What do you if you’re a little guy, you own a coffee shop and you’re taking on the grande Goliath called Starbucks?
You dig in and compete and hang on and use your brains so you survive, that’s what you do.
Dan Liu’s been doing that for the past year, and the previous owner, his friend for the two and half years before that, in the Bagels and More Cafe located centimetres from the Starbucks outlet at Valley Fair Mall.
When sleepy, caffeine-deprived commuters line up for their morning tall dark roasts or grande lattes, Liu is serving his morning coffee – along with bagels, fresh sandwiches and wraps.
Bagels and More is located right next to Starbucks, basically an arm’s length away.

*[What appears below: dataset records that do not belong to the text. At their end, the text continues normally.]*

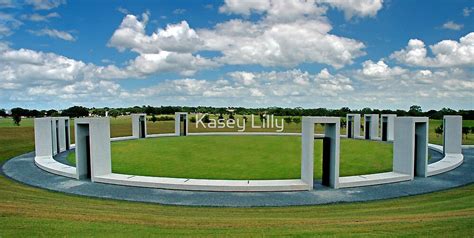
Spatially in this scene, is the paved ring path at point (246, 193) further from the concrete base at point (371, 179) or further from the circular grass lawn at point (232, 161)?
the circular grass lawn at point (232, 161)

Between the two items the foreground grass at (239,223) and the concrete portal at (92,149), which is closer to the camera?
the foreground grass at (239,223)

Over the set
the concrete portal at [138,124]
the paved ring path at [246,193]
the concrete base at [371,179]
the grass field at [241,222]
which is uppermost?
the concrete portal at [138,124]

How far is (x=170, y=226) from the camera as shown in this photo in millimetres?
6703

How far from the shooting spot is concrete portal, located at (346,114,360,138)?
31.6 m

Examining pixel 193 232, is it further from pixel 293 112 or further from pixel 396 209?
pixel 293 112

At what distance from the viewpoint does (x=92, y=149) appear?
13742 millimetres

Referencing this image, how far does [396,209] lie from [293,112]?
65120mm

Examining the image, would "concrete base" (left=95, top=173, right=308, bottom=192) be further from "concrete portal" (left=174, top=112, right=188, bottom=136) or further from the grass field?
"concrete portal" (left=174, top=112, right=188, bottom=136)

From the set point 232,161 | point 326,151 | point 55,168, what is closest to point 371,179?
point 326,151

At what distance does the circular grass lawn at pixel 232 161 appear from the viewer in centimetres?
1473

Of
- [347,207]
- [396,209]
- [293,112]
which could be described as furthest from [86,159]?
[293,112]

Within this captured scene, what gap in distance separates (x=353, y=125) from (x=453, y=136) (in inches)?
455

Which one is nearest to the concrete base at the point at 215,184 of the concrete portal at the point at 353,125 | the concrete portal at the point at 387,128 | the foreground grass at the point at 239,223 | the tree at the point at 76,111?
the foreground grass at the point at 239,223

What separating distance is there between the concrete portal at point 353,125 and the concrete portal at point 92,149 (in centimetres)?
2458
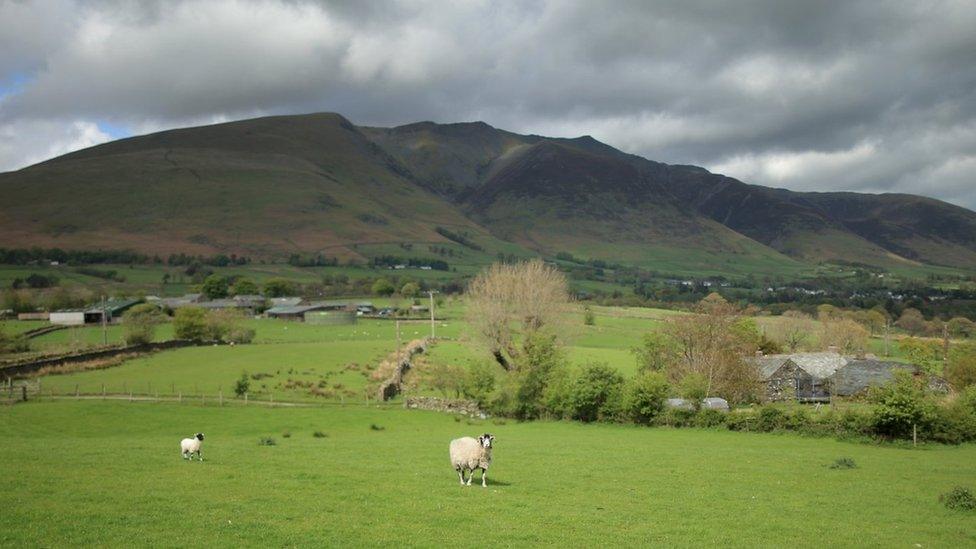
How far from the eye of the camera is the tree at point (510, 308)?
6938 centimetres

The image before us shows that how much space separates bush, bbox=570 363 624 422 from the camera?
51.0 m

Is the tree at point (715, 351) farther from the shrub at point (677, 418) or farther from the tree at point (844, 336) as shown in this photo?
the tree at point (844, 336)

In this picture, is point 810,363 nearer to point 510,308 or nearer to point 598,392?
point 510,308

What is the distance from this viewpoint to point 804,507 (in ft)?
71.4

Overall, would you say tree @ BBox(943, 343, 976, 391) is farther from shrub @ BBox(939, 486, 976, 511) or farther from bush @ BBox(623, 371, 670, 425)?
shrub @ BBox(939, 486, 976, 511)

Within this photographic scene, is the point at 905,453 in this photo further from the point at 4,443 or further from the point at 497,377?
the point at 4,443

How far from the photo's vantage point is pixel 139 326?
97.3m

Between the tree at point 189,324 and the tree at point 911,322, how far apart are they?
5313 inches

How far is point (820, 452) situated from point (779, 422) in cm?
929

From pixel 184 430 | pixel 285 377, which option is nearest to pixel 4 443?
pixel 184 430

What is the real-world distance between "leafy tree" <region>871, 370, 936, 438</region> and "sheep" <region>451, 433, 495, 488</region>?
28.7 meters

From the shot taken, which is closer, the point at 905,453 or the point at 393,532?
the point at 393,532

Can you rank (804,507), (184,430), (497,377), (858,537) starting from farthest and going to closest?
1. (497,377)
2. (184,430)
3. (804,507)
4. (858,537)

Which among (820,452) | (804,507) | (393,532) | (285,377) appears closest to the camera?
(393,532)
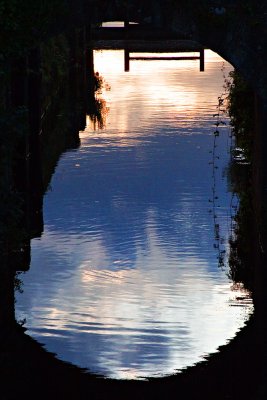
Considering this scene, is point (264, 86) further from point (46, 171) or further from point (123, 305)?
point (46, 171)

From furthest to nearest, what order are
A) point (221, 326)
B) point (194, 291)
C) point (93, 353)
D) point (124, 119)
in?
point (124, 119) < point (194, 291) < point (221, 326) < point (93, 353)

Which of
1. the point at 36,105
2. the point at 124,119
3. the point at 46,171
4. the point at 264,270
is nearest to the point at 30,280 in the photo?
the point at 264,270

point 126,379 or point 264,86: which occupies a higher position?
point 264,86

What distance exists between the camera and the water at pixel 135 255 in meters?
15.4

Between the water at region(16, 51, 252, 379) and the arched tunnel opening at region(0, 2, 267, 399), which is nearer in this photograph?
the arched tunnel opening at region(0, 2, 267, 399)

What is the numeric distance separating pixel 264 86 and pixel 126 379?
18.5 feet

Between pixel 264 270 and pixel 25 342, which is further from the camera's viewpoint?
pixel 264 270

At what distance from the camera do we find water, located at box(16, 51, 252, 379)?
50.6 ft

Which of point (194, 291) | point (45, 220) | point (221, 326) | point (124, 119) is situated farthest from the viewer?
point (124, 119)

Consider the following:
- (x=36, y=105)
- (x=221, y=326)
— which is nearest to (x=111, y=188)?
(x=36, y=105)

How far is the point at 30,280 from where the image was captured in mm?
18297

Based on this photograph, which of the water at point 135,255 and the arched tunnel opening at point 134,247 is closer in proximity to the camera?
the arched tunnel opening at point 134,247

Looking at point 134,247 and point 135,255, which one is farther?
point 134,247

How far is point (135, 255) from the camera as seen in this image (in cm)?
1962
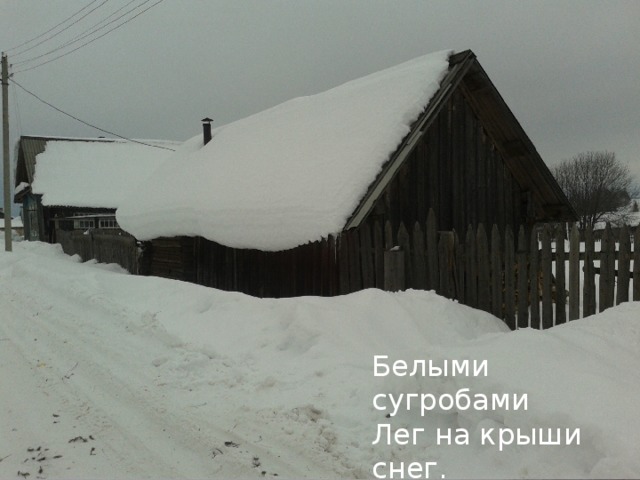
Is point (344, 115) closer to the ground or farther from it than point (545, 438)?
farther from it

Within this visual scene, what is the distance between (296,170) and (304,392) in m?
6.03

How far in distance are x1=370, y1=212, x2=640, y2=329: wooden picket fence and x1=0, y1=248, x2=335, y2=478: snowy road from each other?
11.0 feet

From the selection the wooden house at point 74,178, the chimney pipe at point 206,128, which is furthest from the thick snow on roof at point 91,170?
the chimney pipe at point 206,128

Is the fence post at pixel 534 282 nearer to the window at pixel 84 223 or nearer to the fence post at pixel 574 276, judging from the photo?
the fence post at pixel 574 276

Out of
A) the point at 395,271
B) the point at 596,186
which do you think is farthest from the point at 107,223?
the point at 596,186

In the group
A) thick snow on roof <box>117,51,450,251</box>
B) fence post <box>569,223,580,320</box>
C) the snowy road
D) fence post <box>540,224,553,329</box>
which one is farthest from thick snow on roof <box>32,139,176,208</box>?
fence post <box>569,223,580,320</box>

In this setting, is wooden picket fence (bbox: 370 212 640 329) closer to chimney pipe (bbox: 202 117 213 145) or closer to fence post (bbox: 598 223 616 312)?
fence post (bbox: 598 223 616 312)

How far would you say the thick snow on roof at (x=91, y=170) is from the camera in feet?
99.5

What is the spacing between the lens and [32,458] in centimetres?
333

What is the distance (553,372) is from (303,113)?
10854mm

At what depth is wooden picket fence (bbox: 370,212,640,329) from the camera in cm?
561

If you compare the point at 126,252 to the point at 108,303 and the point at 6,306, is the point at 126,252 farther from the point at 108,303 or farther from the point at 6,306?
the point at 108,303

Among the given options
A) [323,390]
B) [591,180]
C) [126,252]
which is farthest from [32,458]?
[591,180]

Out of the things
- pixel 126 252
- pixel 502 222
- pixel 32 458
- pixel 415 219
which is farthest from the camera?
pixel 126 252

While the big Seattle chain puts out its outdoors chairs, tables and green umbrellas, Bagels and More puts out its chairs, tables and orange umbrellas.
While coffee lovers sit back and enjoy a chat in the morning sun at Starbucks, coffee lovers at Bagels and More do the same.
“We are local, they are international, very hard to compete,” Liu says.
The costs of supplies for the big chain are cheap, he says.
Liu attributes his survival to three reasons.
He and his wife both work long hours in the cafe, which helps to cut labour costs. He has only three part-time employees.
Second, he’s careful to ensure there’s no waste.
Third, he chooses his suppliers carefully. He points out he’s able to save 25 per cent on a box of whole wheat wraps when he buys directly from the manufacturer in Burnaby rather than from a food distributor.
“Without those three points I mentioned, we’d be dead already.”
So why do people come to Bagels and More and not the big guy’s place next door?
“We’re different, because basically they sell coffee. If you have lunch, you come here. They don’t have lunch.”
Liu’s coffee is also a regular blend rather than the strong stuff that Starbucks serves its caffeine addicts.
“Their coffee’s different.”
Bagels and More’s menu includes fresh sandwiches, wraps and won ton soup. The various of flavours of cream cheese that go on the bagels are also prepared on site, he says.
“We treat every customer like our relative, our friend,” adds Liu’s wife, Lee Zou.
But it’s not easy staying alive, says Liu, who came from Tianjin, China about 20 years ago.
“This year’s even harder, compared to last year,” he says during a lull after the lunch-time rush.
He can feel the slowing economy, he adds.
But next year could be better. The hated HST will be repealed in March.
That really hurt when it was brought in July 2010, says Liu, so he’s expecting some relief when the provincial sales tax returns and shoppers no longer have to pay seven per cent on lunch bills.
The opening of the Maple Ridge community gaming centre across Lougheed Highway in the next year could also make it busier, he adds.